READING TEXT —
Bryan Charles Fairfax  (12 September 1873 – 29 January 1950) was an English first-class cricketer and British Army officer.

The son of Thomas Ferdinand Fairfax, he was born in September 1873 at Bilbrough, Yorkshire. Fairfax attended the Royal Military College, Sandhurst and graduated from there as a second lieutenant into the Durham Light Infantry in March 1893. While serving in British India, he made two appearances in first-class cricket for the Europeans cricket team against the Parsees in the Bombay Presidency Matches of 1897. He scored 42 runs in his two matches, with a highest score of 25. He was promoted to lieutenant in August 1896, before being seconded for service with the Weihaiwei Regiment in December 1899. During his secondment he saw action in the Boxer Rebellion. He was promoted to captain in February 1900, before being seconded for service in the Second Boer War. Fairfax was appointed aide-de-camp to Major-General Sir Neville Lyttelton in 1903 and later served as aide-de-camp to Sir Arthur Lawley, the Governor of Madras. 

Fairfax later served in the First World War, being placed in command of the 17th Battalion, King's Regiment (Liverpool) in February 1915, upon which he was granted the temporary rank of lieutenant colonel. He was placed in command of the Chinese workers of the Chinese Labour Corps in November 1916, with the Corps officially being formed in February 1917. He was admitted to the Order of St Michael and St George in the 1918 New Year Honours, with promotion to major following in the same month, antedated to September 1914. In March 1918, he was appointed a temporary colonel in February 1918, while employed as an assistant adjutant general. He relinquished the rank in February 1919, before gaining the full rank in May 1919. Following the war, he was decorated by the Republic of China with the Order of Wen-Hu, 3rd Class in February 1920. Following his retirement, he became a well known racehorse owner in the North-East of England, purchasing the Blink Bonny Stud Farm in 1927. Fairfax died in January 1950 at Whitwell Hall in Whitwell-on-the-Hill, Yorkshire.

[Extracted records]
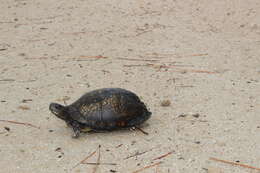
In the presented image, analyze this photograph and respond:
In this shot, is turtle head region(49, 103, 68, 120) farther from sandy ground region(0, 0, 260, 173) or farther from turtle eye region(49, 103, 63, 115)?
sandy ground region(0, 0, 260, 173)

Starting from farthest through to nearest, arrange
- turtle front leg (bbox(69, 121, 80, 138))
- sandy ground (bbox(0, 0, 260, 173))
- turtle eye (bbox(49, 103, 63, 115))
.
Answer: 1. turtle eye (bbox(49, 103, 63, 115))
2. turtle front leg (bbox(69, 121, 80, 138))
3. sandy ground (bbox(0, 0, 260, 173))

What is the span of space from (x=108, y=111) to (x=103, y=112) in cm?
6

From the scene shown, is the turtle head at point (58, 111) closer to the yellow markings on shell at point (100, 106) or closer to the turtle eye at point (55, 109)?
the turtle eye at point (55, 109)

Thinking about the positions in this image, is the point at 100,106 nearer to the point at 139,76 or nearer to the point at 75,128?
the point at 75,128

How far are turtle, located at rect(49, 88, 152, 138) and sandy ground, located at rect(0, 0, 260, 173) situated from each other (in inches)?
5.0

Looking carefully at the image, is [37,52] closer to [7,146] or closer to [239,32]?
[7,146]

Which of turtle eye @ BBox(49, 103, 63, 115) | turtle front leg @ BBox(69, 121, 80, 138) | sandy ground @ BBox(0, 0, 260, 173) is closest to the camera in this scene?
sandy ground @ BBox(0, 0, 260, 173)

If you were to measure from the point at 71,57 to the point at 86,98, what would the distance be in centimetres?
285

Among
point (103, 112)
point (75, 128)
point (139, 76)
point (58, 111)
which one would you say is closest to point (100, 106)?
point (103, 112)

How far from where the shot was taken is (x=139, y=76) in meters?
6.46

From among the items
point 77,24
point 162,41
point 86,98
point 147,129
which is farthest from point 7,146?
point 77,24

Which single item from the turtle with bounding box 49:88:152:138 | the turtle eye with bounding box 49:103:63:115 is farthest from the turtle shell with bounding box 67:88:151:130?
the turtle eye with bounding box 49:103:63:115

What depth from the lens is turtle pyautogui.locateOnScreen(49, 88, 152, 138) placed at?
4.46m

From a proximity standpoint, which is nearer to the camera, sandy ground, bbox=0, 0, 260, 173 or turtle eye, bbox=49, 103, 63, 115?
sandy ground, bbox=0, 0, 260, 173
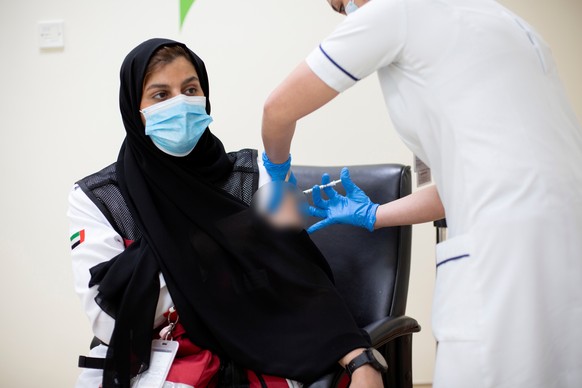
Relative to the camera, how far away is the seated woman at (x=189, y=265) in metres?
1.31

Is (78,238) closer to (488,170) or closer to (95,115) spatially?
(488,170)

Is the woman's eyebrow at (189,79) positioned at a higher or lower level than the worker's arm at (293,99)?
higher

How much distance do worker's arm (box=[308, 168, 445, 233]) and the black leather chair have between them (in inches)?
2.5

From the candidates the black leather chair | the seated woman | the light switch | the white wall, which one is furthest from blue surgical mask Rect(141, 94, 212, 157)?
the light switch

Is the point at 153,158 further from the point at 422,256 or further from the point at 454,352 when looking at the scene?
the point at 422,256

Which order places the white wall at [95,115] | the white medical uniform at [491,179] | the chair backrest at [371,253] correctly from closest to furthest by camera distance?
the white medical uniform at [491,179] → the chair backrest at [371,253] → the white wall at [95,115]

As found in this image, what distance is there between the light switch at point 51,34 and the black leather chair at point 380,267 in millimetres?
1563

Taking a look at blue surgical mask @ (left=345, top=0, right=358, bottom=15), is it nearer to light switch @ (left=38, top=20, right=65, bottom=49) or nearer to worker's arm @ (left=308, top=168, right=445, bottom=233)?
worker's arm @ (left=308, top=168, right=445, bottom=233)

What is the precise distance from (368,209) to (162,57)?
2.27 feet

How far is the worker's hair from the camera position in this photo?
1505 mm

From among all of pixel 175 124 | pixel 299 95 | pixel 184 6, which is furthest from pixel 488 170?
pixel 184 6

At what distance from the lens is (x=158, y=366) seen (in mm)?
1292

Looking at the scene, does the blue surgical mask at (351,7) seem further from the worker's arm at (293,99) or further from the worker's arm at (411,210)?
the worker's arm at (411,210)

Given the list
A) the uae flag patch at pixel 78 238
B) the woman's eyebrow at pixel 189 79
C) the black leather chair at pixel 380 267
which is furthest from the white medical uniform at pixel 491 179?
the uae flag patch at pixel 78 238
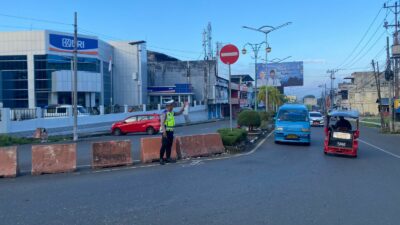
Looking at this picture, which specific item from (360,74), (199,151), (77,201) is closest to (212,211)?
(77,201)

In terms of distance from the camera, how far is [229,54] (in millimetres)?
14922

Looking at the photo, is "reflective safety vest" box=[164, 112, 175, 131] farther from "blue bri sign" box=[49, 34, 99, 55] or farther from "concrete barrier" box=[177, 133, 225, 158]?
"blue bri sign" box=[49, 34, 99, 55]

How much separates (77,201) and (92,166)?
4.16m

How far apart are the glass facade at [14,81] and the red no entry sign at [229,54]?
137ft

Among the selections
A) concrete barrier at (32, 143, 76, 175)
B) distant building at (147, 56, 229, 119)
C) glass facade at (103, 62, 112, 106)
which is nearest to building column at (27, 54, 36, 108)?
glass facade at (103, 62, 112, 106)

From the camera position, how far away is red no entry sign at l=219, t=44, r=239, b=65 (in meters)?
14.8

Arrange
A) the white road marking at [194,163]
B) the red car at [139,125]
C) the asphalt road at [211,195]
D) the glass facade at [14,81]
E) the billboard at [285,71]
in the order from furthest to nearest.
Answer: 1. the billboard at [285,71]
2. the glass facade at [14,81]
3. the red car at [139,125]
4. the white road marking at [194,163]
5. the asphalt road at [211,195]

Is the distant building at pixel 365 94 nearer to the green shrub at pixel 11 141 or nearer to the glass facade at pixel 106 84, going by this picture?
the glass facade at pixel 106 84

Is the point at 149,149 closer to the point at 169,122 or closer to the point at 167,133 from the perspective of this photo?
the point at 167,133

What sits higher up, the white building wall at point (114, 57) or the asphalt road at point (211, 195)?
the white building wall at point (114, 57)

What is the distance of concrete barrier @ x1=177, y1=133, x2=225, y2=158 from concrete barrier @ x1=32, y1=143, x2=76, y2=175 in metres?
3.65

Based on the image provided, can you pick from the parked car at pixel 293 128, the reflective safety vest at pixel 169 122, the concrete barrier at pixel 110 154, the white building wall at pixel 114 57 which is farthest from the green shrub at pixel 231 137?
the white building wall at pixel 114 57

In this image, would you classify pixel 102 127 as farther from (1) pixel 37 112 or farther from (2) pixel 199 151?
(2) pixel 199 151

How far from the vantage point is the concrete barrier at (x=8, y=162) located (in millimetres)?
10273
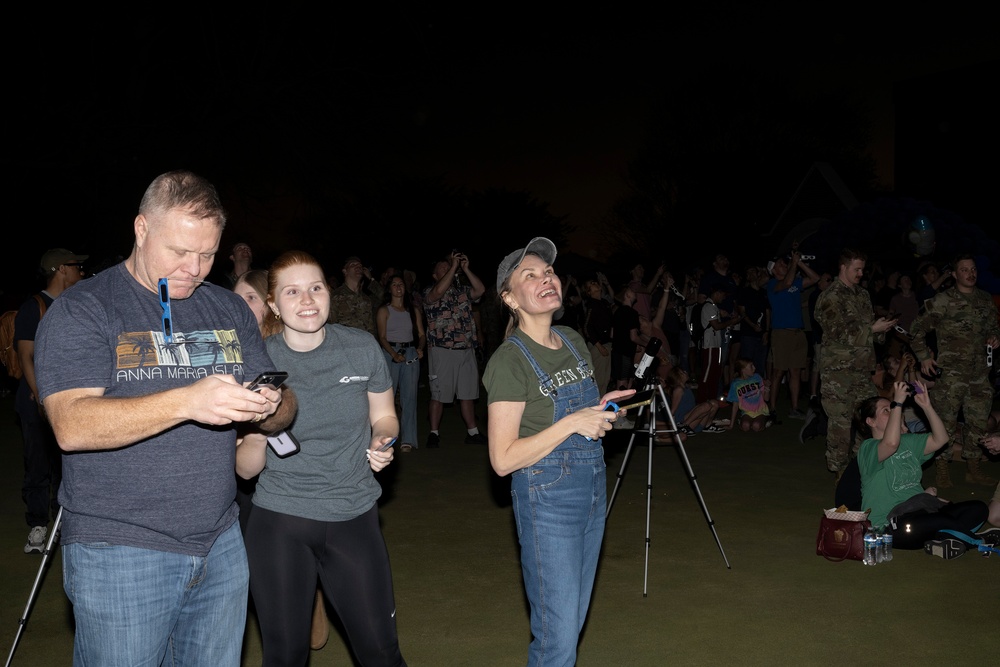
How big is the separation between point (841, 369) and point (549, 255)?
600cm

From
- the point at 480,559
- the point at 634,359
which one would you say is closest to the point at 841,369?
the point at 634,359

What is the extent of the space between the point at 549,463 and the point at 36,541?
==
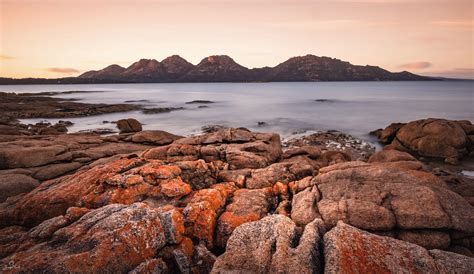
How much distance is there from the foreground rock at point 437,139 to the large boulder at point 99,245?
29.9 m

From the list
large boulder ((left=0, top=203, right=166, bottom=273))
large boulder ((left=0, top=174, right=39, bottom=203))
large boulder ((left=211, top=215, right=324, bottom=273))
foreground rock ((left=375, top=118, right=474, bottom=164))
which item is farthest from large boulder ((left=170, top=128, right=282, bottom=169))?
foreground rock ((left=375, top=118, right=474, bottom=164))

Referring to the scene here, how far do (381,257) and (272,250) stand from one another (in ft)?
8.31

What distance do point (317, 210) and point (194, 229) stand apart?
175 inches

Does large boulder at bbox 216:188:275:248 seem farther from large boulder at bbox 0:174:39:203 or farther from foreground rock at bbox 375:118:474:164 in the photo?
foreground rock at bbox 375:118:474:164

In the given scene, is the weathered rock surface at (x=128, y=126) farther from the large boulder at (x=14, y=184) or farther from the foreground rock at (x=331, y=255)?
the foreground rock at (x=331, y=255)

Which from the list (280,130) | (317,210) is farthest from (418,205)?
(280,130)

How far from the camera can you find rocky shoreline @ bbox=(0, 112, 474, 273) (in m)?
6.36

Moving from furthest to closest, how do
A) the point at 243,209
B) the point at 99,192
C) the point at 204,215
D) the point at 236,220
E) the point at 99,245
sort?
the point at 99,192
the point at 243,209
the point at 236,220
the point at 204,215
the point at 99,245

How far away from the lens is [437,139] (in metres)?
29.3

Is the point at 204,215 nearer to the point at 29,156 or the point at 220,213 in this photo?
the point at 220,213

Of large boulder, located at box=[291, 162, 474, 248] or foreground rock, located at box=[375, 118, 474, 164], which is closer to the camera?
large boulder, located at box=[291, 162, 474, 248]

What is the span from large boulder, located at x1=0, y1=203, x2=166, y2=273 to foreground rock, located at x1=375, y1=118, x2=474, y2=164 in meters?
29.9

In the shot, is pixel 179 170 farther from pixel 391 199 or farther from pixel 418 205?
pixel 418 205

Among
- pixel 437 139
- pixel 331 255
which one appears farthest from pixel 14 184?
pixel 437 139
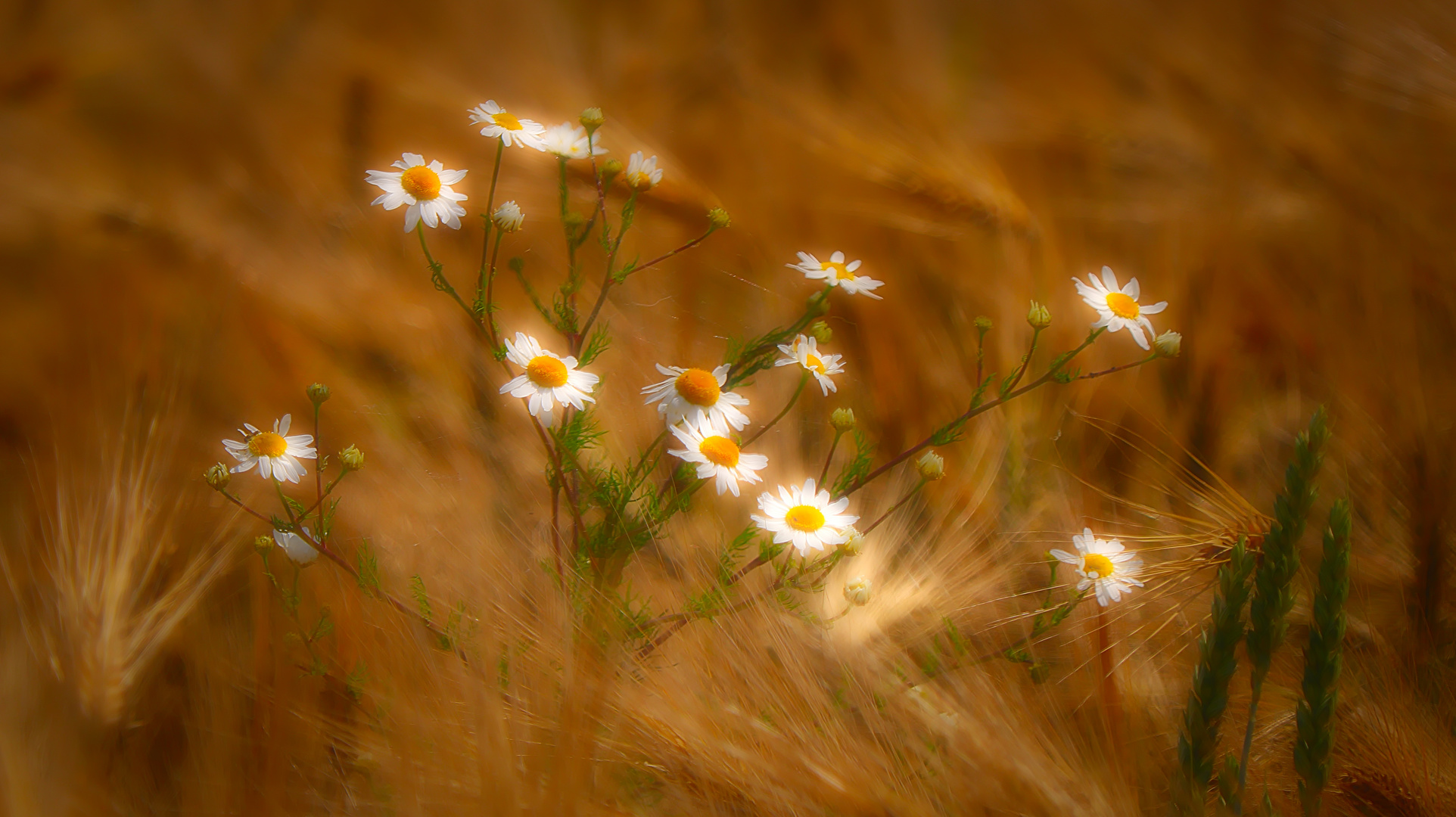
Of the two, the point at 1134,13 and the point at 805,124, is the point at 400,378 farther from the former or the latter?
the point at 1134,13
--
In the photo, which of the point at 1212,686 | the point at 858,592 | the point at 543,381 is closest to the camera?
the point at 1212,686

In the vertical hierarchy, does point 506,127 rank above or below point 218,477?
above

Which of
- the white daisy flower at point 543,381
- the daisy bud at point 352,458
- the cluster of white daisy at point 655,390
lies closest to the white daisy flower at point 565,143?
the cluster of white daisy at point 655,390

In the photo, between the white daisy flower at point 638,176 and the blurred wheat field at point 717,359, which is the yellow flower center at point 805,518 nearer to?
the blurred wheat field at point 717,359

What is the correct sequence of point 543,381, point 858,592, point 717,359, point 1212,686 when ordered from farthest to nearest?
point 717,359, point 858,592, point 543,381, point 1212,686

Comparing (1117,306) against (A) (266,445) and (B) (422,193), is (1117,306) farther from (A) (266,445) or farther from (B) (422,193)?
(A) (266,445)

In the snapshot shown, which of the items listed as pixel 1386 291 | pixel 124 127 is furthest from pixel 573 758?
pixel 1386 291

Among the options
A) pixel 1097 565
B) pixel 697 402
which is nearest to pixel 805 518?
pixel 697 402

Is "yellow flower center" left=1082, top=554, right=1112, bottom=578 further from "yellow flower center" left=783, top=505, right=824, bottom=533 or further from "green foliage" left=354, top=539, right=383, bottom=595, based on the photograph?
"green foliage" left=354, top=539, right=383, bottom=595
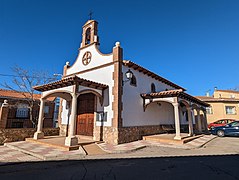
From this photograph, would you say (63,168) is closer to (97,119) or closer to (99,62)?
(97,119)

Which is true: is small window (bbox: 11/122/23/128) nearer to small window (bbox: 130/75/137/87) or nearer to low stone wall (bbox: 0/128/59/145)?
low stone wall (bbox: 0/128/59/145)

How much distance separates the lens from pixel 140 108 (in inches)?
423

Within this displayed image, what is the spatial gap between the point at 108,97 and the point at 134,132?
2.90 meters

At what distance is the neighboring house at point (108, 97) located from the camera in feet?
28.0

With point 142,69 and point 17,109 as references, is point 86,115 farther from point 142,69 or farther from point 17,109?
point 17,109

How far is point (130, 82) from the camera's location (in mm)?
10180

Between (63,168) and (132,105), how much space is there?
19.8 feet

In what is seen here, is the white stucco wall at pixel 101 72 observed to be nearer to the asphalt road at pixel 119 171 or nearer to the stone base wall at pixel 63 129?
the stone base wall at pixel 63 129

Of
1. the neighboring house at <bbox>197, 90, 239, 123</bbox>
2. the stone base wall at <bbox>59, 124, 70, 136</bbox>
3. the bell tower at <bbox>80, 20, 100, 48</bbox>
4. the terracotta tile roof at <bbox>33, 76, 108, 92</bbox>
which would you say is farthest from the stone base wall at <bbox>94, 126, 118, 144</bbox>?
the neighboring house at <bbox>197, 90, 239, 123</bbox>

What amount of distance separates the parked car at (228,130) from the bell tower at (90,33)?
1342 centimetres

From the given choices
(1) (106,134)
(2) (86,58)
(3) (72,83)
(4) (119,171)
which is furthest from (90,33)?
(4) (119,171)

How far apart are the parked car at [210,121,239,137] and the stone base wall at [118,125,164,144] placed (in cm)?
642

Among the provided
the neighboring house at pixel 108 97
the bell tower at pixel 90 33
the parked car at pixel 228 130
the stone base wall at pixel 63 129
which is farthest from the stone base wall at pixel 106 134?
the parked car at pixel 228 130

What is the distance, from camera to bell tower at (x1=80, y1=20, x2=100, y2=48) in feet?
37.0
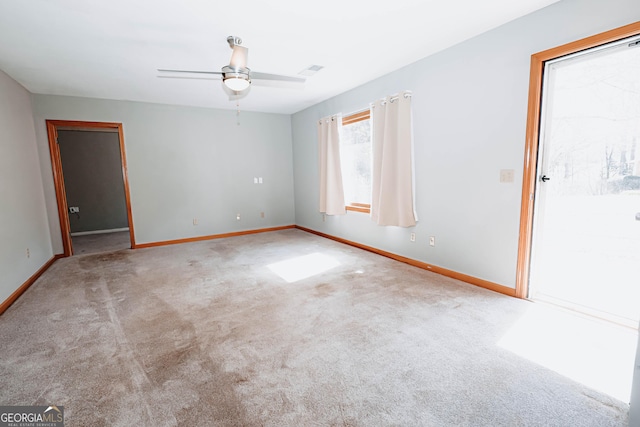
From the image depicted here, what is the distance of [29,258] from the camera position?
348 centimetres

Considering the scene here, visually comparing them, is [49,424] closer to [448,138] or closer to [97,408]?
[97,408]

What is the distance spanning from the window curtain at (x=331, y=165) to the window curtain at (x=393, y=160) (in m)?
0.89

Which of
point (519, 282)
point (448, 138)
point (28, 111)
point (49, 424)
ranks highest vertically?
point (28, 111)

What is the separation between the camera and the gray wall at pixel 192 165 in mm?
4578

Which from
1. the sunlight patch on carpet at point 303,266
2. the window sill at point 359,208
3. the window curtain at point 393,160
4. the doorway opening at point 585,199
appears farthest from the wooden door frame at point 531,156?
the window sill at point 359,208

TO-DO LIST —
a. Answer these questions from the text on Bryan Charles Fairfax, one answer per line:
(i) Where was Fairfax born?
(ii) How many runs did he score in his two first-class matches?
(iii) Which stud farm did he buy in 1927?
b. Find every row that contains the word "seem" and copy each one out. Case counts.

ANSWERS TO THE EXERCISE —
a.
(i) Bilbrough, Yorkshire
(ii) 42
(iii) The Blink Bonny Stud Farm

b.
Looking at the scene, does the blue surgical mask at (351,7) seem further from the worker's arm at (293,99) or further from the worker's arm at (411,210)?
Does large boulder at bbox 216:188:275:248 seem farther from large boulder at bbox 0:174:39:203 or farther from foreground rock at bbox 375:118:474:164 in the photo?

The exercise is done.